Caribbean Tales has announced the twenty-one (21) filmmakers that will take part in the Tenth Annual CaribbeanTales Market Incubator (CTI) in partnership with The Caribbean Development Bank, Ontario Creates and Telefilm Canada, and with support from the National Film & Video Foundation of South Africa.  At the annual Big Pitch, they will compete for prizes that will include an award of $10,000 for Best Caribbean Project.

Celebrating its tenth anniversary this year, CTI is a development and production hub for international producers.  It aims to increase the volume of compelling world-class content from the Caribbean Region and from the world.  This year’s filmmakers come from Canada, Cuba, Trinidad, Jamaica, Belize, Haiti, and South Africa. Sixty percent of the selected filmmakers are female creators and all are producers of colour.

After receiving a record-breaking number of applications, projects were assessed by a team of industry professionals. From these, eleven (11) projects were selected, that range across romance, drama, thriller and speculative fiction.

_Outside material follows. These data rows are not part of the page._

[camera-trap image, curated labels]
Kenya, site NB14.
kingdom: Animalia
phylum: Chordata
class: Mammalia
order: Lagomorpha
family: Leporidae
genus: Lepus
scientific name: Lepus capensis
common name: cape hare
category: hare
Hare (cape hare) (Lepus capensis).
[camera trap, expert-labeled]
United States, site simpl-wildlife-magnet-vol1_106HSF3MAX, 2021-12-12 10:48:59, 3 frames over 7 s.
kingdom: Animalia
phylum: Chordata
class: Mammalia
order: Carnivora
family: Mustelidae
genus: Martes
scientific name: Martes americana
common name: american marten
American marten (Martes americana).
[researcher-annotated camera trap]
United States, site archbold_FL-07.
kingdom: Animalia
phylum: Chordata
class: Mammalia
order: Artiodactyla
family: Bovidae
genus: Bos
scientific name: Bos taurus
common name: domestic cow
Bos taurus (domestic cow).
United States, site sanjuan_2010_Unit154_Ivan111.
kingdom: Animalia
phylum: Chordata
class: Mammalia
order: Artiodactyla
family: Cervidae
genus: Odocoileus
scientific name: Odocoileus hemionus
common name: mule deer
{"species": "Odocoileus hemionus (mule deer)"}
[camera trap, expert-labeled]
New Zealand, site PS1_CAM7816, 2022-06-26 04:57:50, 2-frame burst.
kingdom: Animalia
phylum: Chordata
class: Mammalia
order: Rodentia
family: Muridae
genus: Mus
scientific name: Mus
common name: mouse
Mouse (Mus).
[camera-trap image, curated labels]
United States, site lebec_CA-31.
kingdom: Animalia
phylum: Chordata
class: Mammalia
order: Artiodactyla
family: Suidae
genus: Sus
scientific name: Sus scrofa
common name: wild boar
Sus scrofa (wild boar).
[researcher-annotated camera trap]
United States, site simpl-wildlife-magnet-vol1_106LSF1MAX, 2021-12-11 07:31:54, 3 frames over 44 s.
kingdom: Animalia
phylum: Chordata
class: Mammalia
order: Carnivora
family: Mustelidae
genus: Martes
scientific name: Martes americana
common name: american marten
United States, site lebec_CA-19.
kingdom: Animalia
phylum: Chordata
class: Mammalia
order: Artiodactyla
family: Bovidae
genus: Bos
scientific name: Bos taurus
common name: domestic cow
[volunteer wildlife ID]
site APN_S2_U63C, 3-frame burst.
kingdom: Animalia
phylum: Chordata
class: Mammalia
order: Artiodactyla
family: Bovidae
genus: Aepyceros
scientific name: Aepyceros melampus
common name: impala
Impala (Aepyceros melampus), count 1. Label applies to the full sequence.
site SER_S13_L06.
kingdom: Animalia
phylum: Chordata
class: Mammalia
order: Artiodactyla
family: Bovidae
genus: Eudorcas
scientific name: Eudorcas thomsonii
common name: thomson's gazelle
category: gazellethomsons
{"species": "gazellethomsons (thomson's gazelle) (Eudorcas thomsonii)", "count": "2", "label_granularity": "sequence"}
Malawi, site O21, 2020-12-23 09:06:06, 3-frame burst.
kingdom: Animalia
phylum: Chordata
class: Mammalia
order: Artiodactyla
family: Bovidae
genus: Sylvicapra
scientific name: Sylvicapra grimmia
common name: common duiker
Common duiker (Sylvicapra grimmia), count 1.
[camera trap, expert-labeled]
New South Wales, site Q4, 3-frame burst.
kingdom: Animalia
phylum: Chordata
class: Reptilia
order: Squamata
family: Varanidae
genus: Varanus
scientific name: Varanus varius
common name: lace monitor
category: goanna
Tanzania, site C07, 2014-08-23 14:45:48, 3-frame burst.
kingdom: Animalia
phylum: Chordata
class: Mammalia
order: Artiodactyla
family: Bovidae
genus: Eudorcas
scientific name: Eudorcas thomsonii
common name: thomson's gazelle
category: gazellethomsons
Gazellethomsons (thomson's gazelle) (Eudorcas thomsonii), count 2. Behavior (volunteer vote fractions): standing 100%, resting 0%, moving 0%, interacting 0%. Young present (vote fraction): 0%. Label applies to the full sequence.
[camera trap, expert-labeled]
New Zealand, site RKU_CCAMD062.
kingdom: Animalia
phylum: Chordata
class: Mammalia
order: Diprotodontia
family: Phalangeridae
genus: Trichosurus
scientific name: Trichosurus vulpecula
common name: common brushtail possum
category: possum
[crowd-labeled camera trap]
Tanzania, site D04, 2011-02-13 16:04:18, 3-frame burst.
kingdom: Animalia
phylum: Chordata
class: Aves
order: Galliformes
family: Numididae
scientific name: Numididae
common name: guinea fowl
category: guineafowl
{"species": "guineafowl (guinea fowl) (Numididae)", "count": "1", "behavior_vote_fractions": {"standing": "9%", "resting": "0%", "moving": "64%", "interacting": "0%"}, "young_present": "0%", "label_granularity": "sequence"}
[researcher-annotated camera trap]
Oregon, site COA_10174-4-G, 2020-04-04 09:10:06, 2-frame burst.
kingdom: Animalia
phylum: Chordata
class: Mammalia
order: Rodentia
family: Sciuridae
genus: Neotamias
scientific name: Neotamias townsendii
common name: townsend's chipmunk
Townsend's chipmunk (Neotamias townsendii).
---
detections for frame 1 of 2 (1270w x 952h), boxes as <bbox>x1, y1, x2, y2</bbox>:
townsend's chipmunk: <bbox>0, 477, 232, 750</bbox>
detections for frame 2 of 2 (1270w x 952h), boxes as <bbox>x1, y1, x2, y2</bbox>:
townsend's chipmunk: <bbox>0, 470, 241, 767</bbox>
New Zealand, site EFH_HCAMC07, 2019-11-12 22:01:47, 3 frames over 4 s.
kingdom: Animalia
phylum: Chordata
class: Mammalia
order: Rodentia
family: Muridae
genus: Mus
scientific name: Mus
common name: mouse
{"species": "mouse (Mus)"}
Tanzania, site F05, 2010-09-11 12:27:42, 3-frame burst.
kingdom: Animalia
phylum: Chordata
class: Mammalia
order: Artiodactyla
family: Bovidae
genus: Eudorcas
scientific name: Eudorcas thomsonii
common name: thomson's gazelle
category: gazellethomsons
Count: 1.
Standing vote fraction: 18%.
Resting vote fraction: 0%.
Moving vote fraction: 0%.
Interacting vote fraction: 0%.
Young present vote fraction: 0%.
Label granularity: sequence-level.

Haitian film star and producer Jimmy Jean-Louis brings his feature psychological thriller steeped in Haitian folklore, Mother Water.  Jamaican cinematographer and director Gabrielle Blackwood’s Kendal is a coming-of-age period drama, set in 1950’s colonial Jamaica. From Trinidad and Tobago, Teneille Newallo and Stephen Hadeed’s Soucouyant is a supernatural Amerindian thriller, set in the time of Christopher Columbus. Canadian director Reem Morsi’s Fish  is a speculative fiction television series  that delves into the dark side of greed, betrayal and monsters; while Sylvia Vollenhoven’s feature drama Buckingham Palace tells the story of District Six, a Capetown slum in the 1960’s –and what happens when the bulldozers come. And from Cuba, Rosa Maria Rodriguez brings her horror feature Nara, that tells the tale of two sickly siblings confined at home, who succumb to their darker natures.